Причем песни более чем органично вплетены в ткань самого кадра – они не выделяются, служа лишь для усиления эмоционального эффекта.Казуса мюзикла с его «Ну вот зачем он запел, так же хорошо все было…» нет и в помине. Хотя порой складывается впечатление, что фильм мог бы служить отличной рекламной площадкой для последнего альбома группы Кейва Bad Seeds под названием Push the Sky Away.
Вот музыкант в очередной раз признается в своей чудовищности, а затем мило поет песню с детишками. А вот иронизирует, говоря что-то вроде «И почему мне никто раньше не сказал, что эта вещь должна быть покороче – вот сейчас я безбожно вырезаю все лишнее», а потом тянет минут семь-восемь что-то печальное и заунывное. Воистину чудовище.
Действие логично подходит к финалу-концерту. А ты приходишь к мысли, что «20 000 дней на Земле» – невероятно удобное кино. Можно даже сказать, приятное. Универсальное. Возраст? Моя мама балдеет от Red Right Hand. Самолюбование? Мы все такие. Кейв честен в своем желании всех обдурить. Но есть и момент действительной, чистой искренности: кадры из концерта, где он неловко работает с публикой: прикладывает к сердцу руку фанатки, глуповато танцует, а потом улыбается Эллису. И ты видишь: какие милые старички у него в группе, как сам он весел и ненавязчив. Это, пожалуй, один из главных плюсов фильма – его можно смотреть и не из-за Кейва, а просто как образец добротного кино о музыканте.
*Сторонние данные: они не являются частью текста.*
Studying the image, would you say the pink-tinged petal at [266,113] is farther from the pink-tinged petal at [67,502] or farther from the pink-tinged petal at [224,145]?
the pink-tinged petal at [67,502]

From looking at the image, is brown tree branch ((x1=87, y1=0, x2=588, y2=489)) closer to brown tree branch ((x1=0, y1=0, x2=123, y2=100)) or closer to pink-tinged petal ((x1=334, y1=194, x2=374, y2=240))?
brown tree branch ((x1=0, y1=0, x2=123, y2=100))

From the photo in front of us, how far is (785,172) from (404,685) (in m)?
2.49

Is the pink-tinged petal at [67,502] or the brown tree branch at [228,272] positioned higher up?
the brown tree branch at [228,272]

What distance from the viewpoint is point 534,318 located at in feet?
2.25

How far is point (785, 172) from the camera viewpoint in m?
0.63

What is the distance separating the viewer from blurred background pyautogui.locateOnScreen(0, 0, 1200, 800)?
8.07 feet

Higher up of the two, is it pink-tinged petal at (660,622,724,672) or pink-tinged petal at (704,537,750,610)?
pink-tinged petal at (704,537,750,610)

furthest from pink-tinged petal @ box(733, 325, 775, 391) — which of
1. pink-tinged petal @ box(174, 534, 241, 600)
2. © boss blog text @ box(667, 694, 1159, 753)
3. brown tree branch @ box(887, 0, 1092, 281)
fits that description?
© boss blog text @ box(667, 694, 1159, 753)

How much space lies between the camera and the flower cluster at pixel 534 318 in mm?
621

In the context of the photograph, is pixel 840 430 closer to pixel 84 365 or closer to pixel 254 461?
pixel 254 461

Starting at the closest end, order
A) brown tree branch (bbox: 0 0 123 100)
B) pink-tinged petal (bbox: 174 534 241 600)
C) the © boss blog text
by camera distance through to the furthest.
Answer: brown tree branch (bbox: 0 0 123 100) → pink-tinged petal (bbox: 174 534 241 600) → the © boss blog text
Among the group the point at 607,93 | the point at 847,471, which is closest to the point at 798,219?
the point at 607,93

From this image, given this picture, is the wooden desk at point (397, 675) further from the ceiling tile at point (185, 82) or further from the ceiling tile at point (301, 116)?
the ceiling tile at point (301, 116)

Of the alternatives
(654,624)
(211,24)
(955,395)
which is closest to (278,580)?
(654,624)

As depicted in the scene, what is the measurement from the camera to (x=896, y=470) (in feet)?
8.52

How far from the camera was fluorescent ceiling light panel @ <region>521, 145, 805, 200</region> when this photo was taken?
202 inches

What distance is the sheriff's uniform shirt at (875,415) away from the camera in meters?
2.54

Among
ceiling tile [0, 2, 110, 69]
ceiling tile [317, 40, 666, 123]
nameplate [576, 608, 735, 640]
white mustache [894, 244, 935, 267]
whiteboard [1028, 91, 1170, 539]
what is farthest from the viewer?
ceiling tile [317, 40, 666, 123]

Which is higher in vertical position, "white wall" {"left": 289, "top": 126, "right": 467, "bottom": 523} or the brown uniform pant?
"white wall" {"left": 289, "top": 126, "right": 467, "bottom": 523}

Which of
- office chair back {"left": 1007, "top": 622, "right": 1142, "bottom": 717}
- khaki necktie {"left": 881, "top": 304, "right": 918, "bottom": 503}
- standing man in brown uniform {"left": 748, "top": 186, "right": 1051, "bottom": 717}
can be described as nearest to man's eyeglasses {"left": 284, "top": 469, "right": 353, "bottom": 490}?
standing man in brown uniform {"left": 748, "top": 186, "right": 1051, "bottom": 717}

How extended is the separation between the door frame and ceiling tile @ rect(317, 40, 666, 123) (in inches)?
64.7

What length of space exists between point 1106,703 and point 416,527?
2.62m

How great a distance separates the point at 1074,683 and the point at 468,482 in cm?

Мультиэкранная вставка в самом начале фильма, фиксирующая главные моменты из жизни Ника Кейва – школа, странные прически, Элвис, тот же Берлин. Под занавес – эпичное выступление, в которое вкраплены кадры из многих-многих предыдущих. По размаху и накалу – ничуть не хуже битвы каких-нибудь супергероев. Говоришь, чудовища и боги? Ад написания материала сменяется преображением на сцене: по словам отца Кейва – в ангела; сам он, наверное, считает, что в Бога; но уж точно – в кого-то еще. Помните эти странные телодвижения, напоминающие танцы Гарри Поттера и Гермионы Грейнджер в предпоследней части поттерианы под песню O Children? Многие из нас только по ним и знают Кейва – да еще и по той его песне с Кайли Миноуг Where the Wild Roses Grow. «20 000 дней на Земле» – это не признание, не исповедь, не фиксация прожитых лет, не биография, не метафоры, не рассуждение о человеке и боге. И это не просто смесь мифологии, втесненной в моменты жизни. Это, наверное, три очень важные вещи. Первая: что рок-н-ролл жив, несмотря на старость его исполнителей. Вторая: что на одного из этих исполнителей мы не очень-то обращали внимание, а стоило бы. Третья: что ты и я – мы танцуем не хуже, чем этот кумир молодежи.